The request => Return everything in the data from the line containing "Which comparison holds" down to the final line of the data, both ends included, repeating each line exactly.

Material supplied =>
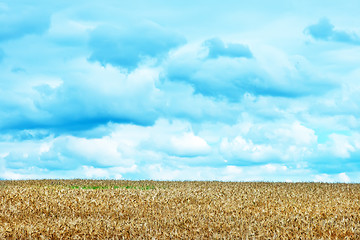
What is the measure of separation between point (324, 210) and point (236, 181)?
47.9 feet

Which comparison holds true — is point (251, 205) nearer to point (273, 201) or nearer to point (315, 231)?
point (273, 201)

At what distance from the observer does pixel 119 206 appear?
14602mm

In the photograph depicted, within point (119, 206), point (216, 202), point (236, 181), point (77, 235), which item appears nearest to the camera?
point (77, 235)

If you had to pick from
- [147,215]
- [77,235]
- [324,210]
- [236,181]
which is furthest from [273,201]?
[236,181]

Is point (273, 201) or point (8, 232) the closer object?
point (8, 232)

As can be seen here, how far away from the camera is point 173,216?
41.0ft

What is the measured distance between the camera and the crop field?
34.6 feet

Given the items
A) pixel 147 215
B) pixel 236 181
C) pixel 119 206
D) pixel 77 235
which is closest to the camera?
pixel 77 235

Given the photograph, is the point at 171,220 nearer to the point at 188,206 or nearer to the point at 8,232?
the point at 188,206

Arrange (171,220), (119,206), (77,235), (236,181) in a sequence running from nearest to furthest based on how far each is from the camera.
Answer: (77,235) → (171,220) → (119,206) → (236,181)

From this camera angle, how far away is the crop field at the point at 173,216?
34.6ft

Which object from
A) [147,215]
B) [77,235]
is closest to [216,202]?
[147,215]

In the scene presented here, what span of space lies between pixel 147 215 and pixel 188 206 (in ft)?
6.45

Task solution =>
Which comparison holds true — is point (251, 205) nearer to point (273, 201) or nearer to point (315, 231)?
point (273, 201)

At what distance from the observer does pixel 119 206 appear?
14602mm

In the photograph depicted, within point (119, 206), point (216, 202), point (236, 181), point (77, 235), which item appears nearest to the camera?
point (77, 235)

If you had to pick from
- [147,215]
- [77,235]
- [324,210]
- [236,181]
which is furthest from [273,201]?
[236,181]

Is point (273, 201) or point (8, 232) the closer object?
point (8, 232)

As can be seen here, how far away from the camera is point 173,216?
41.0ft

What is the measured distance between the camera and the crop field?
34.6 feet

Given the items
A) pixel 147 215
B) pixel 236 181
C) pixel 119 206
D) pixel 77 235
which is closest to the camera?
pixel 77 235

Given the photograph, is the point at 171,220 nearer to the point at 188,206 or nearer to the point at 8,232?
the point at 188,206

Arrange (171,220), (119,206), (77,235), (236,181) in a sequence running from nearest to furthest based on how far each is from the camera.
Answer: (77,235) → (171,220) → (119,206) → (236,181)

From this camera angle, how far away is the crop field at the point at 173,216?
34.6ft

Which object from
A) [147,215]
B) [77,235]
is closest to [216,202]?
[147,215]

In the scene presented here, what span of space lies between pixel 147 215 and pixel 188 206 (in ft)?
6.45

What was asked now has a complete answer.